## [COMPLETE THE FOLLOWING]
1 > Using the passage about a son's C. S. Lewis reading, answer each question on its own line, marked (a), (b) and (c):
(a) How many chapters was the son told to read before speaking to anyone?
(b) How long after being sent away did Michael return?
(c) Who did Michael quietly say he thought it was?
2 > Print the part of the passage about a son's C. S. Lewis reading from "What I tell" to "the Landlord’s Son.", keeping every word and mark unchanged.

## [EXCERPT TO READ]
One evening my son came to me beaming: “Mom, you have to read this!” Earlier he had been “in a mood,” so I had sent him to his room with clear instructions: “Do not to speak to anyone the rest of the night until you have read two chapters of your C. S. Lewis literature assignment for this week.”
C. S. Lewis often helps my son’s thinking more effectively than I can, so I lean on the author heavily. Classically educated himself, Lewis expertly weaves truth into allegory that speaks to my son.
Michael returned about an hour later, humble as if transfigured, ready to apologize and eager for me to read what he had seen. “I think it’s Jesus,” he said quietly.
What I tell you is the evangelium [a]eternum. This has been known always: ancients and moderns bear witness to it. The stories of the Landlord in our own time are but a picture-writing which show to the people as much of the truth as they can understand. Stewards must have told you—though it seems that you neither heeded nor understood them—the legend of the Landlord’s Son.

## [INFORMATION PROVIDED]

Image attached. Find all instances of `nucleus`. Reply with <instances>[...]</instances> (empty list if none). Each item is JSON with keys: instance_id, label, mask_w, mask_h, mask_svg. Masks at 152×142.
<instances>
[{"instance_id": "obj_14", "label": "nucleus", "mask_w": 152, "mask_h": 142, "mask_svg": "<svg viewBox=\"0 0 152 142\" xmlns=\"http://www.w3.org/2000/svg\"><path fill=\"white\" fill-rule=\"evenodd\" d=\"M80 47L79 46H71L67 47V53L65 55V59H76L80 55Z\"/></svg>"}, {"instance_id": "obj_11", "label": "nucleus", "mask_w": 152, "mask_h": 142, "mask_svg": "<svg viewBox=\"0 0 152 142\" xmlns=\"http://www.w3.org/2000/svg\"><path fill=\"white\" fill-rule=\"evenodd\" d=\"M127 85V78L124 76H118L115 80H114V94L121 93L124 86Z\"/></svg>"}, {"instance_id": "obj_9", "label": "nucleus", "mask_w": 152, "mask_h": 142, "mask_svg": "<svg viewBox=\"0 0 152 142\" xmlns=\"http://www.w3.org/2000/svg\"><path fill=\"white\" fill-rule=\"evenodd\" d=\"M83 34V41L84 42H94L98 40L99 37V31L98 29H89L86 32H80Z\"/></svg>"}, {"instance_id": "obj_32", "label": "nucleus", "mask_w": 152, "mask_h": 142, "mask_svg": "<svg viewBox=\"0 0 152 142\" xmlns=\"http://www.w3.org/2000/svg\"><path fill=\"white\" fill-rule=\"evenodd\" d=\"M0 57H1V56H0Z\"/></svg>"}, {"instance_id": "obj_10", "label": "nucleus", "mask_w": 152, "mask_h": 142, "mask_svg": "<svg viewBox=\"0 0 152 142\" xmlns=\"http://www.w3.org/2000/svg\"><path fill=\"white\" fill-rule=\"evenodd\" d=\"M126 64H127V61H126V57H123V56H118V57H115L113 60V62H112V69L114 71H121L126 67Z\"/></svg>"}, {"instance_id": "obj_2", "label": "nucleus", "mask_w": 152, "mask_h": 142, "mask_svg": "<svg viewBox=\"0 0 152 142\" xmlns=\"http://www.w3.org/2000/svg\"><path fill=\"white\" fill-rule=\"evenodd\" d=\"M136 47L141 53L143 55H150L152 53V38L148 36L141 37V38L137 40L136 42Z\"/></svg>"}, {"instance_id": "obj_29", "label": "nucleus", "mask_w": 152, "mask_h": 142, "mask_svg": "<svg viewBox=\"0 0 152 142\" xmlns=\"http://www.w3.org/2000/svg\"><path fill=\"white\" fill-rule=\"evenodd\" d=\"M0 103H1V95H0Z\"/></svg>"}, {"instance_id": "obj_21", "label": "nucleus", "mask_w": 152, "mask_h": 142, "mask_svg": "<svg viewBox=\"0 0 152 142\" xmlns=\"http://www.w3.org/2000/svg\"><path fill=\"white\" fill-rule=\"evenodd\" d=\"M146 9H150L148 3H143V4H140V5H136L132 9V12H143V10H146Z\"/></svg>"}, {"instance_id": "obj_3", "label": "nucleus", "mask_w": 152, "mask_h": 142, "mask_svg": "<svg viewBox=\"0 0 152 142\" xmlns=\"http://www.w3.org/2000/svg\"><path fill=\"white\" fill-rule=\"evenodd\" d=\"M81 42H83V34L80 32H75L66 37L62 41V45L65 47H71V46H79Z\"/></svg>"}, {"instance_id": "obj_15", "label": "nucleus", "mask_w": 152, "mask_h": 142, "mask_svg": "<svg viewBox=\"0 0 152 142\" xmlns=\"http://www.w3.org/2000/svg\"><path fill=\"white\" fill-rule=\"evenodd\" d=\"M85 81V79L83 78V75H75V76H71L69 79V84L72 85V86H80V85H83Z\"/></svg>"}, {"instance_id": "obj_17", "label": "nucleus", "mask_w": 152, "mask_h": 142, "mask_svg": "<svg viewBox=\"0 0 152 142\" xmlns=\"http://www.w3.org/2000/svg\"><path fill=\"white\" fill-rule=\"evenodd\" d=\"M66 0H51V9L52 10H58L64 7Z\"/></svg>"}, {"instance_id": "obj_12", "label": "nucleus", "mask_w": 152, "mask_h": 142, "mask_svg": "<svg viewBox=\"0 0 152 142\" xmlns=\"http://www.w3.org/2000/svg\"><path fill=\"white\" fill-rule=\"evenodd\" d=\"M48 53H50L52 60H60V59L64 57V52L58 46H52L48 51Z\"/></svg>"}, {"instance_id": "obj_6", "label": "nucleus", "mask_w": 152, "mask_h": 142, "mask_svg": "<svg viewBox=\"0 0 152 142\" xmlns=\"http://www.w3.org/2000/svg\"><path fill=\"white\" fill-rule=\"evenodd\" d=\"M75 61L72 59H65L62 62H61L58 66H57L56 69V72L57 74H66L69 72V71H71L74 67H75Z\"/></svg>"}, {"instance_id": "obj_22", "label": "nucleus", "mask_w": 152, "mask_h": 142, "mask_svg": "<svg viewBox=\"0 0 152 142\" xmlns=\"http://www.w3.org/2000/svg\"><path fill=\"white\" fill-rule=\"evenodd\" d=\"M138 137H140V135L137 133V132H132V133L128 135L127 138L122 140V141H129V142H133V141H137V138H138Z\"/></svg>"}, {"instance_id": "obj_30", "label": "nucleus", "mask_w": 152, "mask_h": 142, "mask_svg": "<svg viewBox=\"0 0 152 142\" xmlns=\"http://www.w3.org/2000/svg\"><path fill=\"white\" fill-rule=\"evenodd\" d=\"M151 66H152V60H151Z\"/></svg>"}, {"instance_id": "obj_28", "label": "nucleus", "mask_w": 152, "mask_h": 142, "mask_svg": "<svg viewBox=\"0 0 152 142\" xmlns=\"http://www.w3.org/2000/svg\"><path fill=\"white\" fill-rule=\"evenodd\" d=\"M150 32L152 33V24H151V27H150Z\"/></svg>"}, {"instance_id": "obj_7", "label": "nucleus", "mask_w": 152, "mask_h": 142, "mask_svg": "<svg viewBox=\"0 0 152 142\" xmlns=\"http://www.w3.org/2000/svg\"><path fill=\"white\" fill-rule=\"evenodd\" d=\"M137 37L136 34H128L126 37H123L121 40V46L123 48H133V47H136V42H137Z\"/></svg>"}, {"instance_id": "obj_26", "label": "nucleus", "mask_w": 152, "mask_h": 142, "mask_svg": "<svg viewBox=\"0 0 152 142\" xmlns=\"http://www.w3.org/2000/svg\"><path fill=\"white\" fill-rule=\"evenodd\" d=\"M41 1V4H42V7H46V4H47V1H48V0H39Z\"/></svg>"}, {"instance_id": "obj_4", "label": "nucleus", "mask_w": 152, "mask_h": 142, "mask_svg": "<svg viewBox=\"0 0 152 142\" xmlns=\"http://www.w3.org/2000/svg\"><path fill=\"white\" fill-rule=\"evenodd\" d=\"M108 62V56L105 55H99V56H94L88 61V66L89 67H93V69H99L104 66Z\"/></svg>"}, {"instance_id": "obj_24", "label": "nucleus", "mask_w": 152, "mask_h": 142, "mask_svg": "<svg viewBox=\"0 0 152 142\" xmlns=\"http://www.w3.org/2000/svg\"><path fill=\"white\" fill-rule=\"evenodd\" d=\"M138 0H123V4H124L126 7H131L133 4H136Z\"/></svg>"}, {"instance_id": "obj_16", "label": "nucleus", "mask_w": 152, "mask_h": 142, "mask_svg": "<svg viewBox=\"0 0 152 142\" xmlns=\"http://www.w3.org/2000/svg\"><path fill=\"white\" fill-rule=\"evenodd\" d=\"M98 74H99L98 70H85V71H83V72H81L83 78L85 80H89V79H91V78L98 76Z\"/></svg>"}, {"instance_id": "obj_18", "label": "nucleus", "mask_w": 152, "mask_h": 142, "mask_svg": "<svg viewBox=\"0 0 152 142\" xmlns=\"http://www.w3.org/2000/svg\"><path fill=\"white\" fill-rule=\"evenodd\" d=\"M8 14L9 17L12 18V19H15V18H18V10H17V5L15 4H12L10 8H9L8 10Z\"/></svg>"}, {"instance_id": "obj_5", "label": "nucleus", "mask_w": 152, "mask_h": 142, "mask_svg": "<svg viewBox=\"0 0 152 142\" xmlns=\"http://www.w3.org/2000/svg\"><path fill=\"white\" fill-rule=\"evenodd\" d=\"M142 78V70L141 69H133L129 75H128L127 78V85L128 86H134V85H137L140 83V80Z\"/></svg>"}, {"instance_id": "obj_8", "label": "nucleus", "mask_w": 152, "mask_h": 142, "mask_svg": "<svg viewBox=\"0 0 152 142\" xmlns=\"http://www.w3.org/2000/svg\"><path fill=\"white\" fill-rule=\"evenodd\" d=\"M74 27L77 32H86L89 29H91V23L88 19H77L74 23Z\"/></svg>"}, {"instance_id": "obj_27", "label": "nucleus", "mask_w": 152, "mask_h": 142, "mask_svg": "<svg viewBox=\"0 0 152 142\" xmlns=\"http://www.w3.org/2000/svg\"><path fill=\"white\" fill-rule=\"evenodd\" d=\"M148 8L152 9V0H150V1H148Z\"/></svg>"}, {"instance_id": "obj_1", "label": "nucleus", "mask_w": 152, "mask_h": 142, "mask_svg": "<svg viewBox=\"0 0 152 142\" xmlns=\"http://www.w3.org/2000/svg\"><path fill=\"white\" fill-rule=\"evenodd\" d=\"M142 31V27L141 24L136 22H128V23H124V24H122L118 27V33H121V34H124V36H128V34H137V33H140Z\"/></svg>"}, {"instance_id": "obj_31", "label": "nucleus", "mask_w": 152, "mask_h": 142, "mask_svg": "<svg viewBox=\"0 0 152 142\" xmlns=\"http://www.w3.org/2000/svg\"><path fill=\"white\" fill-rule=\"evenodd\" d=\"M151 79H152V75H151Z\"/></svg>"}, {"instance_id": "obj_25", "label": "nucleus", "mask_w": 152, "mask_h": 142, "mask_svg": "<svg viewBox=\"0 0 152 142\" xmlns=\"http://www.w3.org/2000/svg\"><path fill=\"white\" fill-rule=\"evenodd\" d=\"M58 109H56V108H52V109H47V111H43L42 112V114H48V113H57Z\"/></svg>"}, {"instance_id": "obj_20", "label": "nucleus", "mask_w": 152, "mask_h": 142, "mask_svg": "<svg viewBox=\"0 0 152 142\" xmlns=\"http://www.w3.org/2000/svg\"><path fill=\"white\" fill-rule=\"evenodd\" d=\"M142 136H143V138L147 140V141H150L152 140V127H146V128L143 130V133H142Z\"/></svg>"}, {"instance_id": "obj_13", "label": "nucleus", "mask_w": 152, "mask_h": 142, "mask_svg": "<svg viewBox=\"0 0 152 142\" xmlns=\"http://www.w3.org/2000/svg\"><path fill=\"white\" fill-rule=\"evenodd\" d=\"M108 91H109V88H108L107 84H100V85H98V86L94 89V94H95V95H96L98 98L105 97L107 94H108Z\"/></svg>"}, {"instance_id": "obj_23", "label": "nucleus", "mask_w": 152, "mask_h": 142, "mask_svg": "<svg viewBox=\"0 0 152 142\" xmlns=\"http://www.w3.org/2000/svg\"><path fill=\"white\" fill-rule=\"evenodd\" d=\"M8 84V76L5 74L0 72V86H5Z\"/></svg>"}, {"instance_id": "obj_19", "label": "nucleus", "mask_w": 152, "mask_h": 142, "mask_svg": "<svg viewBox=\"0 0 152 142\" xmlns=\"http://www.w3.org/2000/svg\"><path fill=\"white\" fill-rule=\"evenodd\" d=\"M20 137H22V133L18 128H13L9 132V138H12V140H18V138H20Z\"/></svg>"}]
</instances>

## [RESPONSES BY TASK]
1 >
(a) Two chapters
(b) About an hour later
(c) Jesus

2 >
What I tell you is the evangelium [a]eternum. This has been known always: ancients and moderns bear witness to it. The stories of the Landlord in our own time are but a picture-writing which show to the people as much of the truth as they can understand. Stewards must have told you—though it seems that you neither heeded nor understood them—the legend of the Landlord’s Son.